Her research began in the early 1980s, when she undertook a clinical study into why the drug hydralazine, used to treat high blood pressure, caused a condition similar to lupus in some patients, attacking normal, healthy cells, tissues and organs. Professor Sim found the key was the way in which the biochemical make-up of the enzyme NATs varied from person to person, making it difficult for some patients to absorb the drug. This led to the development of genetic tests showing which patients had a high risk of developing lupus-type symptoms.

In the mid-1990s, she turned her attention to the effects of the potentially cancer-causing cells in hair dyes and dyes used in the leather industry, because they have the same molecular shape as hydralazine. Again this helped to show which people were at a higher risk of developing problems, in this case bladder cancer.

During the last 15 years of her career, Professor Sim has studied mechanisms in the body that inhibit NATs enzymes in the treatment of tuberculosis and in breast cancer. "In the case of breast cancer, we've developed probes that change colour when they bind with NATs enzymes so, by mixing the dye with tumour material, we can see how much enzyme is there," Professor Sim explained. This could allow doctors to determine whether a patient's tumour would respond well to drugs such as Tamoxifen or Herceptin, she said.

However, Professor Sim cautioned that it could take another 10 years before the test was sensitive enough to be marketed on a commercial basis. "Our tests give a way of specifying what a tumour's like and can help doctors decide the best way of treating it while minimising side-effects," she said. "We're not at the point of selling the test yet, but we do have funding to complete our research."

Professor Sim became Dean of Kingston's Faculty of Science, Engineering and Computing in 2011 after more than 30 years at Oxford University, where she is also a senior research fellow of St Peter's College. Her work on NATs inhibitors was the founding project in a company called VASTox, floated on the Stock Exchange in 2004.

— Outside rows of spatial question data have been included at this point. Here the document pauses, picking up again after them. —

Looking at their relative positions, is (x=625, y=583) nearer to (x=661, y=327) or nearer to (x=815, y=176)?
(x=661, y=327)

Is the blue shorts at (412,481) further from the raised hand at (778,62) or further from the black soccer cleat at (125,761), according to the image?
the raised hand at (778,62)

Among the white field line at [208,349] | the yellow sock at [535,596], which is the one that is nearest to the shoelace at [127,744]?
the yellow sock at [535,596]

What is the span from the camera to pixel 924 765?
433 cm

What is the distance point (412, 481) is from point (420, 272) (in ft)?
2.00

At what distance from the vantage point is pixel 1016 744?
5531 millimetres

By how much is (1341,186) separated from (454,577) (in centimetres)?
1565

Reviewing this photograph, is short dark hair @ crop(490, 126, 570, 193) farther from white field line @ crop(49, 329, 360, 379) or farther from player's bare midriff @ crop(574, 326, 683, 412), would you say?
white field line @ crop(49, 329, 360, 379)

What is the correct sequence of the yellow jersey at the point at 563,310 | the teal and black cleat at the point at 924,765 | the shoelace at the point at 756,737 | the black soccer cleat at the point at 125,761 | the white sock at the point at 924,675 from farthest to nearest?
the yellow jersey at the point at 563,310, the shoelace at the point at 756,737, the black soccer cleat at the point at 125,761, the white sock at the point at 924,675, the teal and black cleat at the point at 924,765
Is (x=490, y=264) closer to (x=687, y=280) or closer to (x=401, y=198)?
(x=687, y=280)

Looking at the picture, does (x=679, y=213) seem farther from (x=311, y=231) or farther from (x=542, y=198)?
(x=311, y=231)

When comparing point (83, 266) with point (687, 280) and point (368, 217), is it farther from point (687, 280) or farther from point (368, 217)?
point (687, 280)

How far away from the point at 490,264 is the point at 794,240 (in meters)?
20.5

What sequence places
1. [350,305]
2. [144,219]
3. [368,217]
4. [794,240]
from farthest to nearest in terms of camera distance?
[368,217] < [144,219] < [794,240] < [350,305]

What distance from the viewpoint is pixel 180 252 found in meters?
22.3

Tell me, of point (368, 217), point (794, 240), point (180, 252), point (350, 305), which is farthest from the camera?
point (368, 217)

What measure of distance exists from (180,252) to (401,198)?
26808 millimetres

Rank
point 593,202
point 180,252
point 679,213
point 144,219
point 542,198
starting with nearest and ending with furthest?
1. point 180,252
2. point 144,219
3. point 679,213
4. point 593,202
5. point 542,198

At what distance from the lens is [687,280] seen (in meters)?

President of the British Pharmacological Society Professor Philip Routledge praised the outstanding contribution Professor Sim had made to scientific research during the course of her career. "These achievements include key work on the link between blood pressure drug hydralazine and the serious side effect of drug-induced lupus erythematosis, as well as contributions to prognostic biomarkers in breast cancer and the development of new drugs in the treatment of tuberculosis," he said. Professor Sim was presented with the medal and a £1,000 prize in a ceremony in central London after delivering a lecture about her work to society members.